Line of shoes by New Balance

New Balance 550 is a basketball shoe produced by New Balance.

==Overview==
The shoes were designed by Steven Smith and created as a low top version of the company's New Balance Pride 650. The shoe was originally known as the New Balance P550 Oxford and was primarily a budget shoe. It sold for $45 when it was first released in 1989. The shoe was designed to improve on the New Balance 480. Smooth leather was used for the upper, and perforated profile panels and lightweight mesh for the base to make it more breathable, a major complaint with the 480. The heel had a molded structure to improve stability and lockdown, and the sole used an updated traction pattern and layout to provide better responsiveness. The shoe also featured a very thick sole with EVA foam.

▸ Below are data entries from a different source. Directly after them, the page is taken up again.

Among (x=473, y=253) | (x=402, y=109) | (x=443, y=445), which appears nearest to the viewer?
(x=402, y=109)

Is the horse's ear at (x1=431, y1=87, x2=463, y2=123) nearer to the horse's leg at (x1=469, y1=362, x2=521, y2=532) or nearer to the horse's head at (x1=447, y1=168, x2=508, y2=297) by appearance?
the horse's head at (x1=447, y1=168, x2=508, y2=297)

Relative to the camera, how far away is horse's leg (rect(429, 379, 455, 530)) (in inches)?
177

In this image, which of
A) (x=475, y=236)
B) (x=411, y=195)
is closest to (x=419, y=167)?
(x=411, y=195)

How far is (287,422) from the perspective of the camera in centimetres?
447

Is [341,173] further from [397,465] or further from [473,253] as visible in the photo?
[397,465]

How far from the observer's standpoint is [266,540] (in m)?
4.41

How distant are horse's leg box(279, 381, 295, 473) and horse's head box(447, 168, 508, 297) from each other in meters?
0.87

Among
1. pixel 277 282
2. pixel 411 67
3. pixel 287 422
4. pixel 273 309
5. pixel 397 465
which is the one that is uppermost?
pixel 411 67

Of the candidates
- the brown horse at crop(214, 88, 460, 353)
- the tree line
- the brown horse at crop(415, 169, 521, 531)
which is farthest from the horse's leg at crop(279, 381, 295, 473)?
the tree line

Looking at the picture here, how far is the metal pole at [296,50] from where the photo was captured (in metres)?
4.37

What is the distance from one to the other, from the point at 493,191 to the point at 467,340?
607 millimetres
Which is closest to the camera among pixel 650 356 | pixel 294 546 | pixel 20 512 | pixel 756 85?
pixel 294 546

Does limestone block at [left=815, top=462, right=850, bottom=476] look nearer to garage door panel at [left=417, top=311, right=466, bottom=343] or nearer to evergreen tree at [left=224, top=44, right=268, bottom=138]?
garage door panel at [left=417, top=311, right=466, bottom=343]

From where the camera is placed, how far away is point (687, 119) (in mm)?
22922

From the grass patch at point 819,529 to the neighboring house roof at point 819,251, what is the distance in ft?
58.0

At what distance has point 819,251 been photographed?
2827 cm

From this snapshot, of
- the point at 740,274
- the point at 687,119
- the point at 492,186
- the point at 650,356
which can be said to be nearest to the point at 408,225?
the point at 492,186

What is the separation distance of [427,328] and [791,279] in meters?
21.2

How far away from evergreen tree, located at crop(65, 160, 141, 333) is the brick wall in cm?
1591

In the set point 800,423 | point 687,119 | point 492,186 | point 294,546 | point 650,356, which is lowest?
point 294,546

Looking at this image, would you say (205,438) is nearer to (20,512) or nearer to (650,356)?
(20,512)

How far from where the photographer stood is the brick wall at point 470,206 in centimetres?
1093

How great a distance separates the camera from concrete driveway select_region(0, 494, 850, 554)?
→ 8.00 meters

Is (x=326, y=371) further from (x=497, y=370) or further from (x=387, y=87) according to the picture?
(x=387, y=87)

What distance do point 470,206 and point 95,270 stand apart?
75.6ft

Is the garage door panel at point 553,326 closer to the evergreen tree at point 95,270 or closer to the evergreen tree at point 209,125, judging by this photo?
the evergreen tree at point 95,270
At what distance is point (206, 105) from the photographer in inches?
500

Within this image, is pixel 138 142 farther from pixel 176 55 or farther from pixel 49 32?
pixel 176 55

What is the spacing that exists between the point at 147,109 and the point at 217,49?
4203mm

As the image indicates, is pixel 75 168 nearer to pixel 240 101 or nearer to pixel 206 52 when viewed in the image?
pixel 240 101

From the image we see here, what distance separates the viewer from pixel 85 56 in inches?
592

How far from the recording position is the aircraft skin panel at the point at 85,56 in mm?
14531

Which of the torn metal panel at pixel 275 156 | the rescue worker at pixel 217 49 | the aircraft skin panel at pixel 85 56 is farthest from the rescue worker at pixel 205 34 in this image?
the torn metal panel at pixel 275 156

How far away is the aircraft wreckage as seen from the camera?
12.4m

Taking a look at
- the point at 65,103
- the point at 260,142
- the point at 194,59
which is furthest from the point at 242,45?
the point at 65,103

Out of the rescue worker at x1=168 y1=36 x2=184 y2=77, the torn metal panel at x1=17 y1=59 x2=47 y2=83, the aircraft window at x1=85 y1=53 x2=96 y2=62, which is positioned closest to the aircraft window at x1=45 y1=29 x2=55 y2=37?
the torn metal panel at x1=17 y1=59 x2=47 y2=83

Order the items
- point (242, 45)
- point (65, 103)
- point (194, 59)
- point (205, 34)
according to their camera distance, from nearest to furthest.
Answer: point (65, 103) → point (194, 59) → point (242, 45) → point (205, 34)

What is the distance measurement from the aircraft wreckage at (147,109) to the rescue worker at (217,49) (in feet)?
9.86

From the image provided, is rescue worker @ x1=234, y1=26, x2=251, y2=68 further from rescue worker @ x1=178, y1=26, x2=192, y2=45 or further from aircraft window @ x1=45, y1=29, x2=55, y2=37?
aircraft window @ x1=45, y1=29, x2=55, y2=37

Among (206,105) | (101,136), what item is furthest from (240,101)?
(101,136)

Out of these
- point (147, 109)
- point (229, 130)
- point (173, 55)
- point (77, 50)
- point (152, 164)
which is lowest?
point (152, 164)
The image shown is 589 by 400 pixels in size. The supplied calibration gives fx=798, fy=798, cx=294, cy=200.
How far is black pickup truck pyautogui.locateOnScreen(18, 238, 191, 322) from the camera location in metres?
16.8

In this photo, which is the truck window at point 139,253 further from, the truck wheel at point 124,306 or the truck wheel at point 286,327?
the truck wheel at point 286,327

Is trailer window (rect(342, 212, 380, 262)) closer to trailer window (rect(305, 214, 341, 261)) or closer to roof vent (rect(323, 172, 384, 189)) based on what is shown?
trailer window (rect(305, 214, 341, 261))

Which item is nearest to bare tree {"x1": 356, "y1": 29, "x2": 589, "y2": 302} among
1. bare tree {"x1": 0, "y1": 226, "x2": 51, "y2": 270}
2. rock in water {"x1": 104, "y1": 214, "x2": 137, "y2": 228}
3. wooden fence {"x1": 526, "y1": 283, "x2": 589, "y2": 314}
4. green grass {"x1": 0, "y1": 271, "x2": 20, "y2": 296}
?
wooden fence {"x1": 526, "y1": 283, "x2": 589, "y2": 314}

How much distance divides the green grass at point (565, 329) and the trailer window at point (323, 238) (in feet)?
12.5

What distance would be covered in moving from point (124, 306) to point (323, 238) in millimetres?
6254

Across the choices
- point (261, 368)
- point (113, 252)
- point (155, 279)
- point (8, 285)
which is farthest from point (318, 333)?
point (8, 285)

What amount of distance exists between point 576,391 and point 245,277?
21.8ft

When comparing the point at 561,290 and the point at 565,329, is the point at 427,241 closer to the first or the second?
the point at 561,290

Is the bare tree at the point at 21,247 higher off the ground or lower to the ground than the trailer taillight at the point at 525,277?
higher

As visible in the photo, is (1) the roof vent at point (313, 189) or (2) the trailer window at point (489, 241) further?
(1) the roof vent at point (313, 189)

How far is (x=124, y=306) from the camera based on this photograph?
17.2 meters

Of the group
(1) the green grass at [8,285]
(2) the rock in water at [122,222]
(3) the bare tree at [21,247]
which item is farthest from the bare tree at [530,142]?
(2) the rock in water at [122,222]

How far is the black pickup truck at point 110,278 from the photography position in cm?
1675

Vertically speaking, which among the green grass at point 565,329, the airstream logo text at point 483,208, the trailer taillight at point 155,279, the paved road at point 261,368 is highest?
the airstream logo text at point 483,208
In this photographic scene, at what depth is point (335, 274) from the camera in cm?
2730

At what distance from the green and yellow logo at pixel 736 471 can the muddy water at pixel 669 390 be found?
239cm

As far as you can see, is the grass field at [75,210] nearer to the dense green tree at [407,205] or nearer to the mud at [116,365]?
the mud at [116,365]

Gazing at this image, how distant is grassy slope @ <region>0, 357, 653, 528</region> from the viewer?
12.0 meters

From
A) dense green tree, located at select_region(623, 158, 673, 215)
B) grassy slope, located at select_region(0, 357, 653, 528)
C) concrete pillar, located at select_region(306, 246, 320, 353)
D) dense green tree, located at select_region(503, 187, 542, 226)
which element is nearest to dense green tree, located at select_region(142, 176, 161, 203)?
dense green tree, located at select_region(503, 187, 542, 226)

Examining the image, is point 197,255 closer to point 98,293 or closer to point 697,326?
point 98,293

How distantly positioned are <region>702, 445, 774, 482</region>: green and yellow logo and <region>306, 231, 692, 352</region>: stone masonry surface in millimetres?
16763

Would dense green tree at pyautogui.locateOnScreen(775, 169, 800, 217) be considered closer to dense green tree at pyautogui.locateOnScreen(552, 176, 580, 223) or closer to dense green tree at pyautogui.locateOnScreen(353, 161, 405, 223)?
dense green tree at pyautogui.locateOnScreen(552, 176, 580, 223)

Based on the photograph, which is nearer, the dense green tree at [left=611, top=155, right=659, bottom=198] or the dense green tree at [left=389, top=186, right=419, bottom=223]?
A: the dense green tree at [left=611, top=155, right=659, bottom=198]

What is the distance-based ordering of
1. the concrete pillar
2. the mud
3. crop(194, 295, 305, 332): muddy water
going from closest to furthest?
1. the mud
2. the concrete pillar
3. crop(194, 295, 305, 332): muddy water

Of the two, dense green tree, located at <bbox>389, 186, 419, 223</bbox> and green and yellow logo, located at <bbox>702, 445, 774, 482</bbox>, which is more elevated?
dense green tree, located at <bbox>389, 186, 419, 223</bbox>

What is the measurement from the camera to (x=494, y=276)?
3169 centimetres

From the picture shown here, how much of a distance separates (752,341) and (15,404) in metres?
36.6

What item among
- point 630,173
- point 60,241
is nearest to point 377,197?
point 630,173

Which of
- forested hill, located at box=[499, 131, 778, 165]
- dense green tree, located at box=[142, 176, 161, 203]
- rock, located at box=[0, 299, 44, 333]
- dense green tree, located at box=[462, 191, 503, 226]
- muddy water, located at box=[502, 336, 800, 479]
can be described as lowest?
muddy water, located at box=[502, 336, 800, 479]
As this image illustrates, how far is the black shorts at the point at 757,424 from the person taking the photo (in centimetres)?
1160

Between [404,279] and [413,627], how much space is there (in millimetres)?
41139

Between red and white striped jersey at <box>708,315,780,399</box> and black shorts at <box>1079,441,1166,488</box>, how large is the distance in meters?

The shoe was brought back in 2020 when Aimé Leon Dore decided to collaborate with the company. The shoe was not successful when it first launched decades ago and was so obscure for the company itself that it had to buy used pairs and find old sketches to recreate the release as close to the original. The release proved to be so successful that it led to the shoe becoming a general release for the company.

==Models==
===550 SL===
A golf variant of the shoe released in April 2024. The shoe features a waterproof microfiber leather upper, the company's NDurance spikeless rubber outsole, and a golf ball on the tongue instead of a basketball.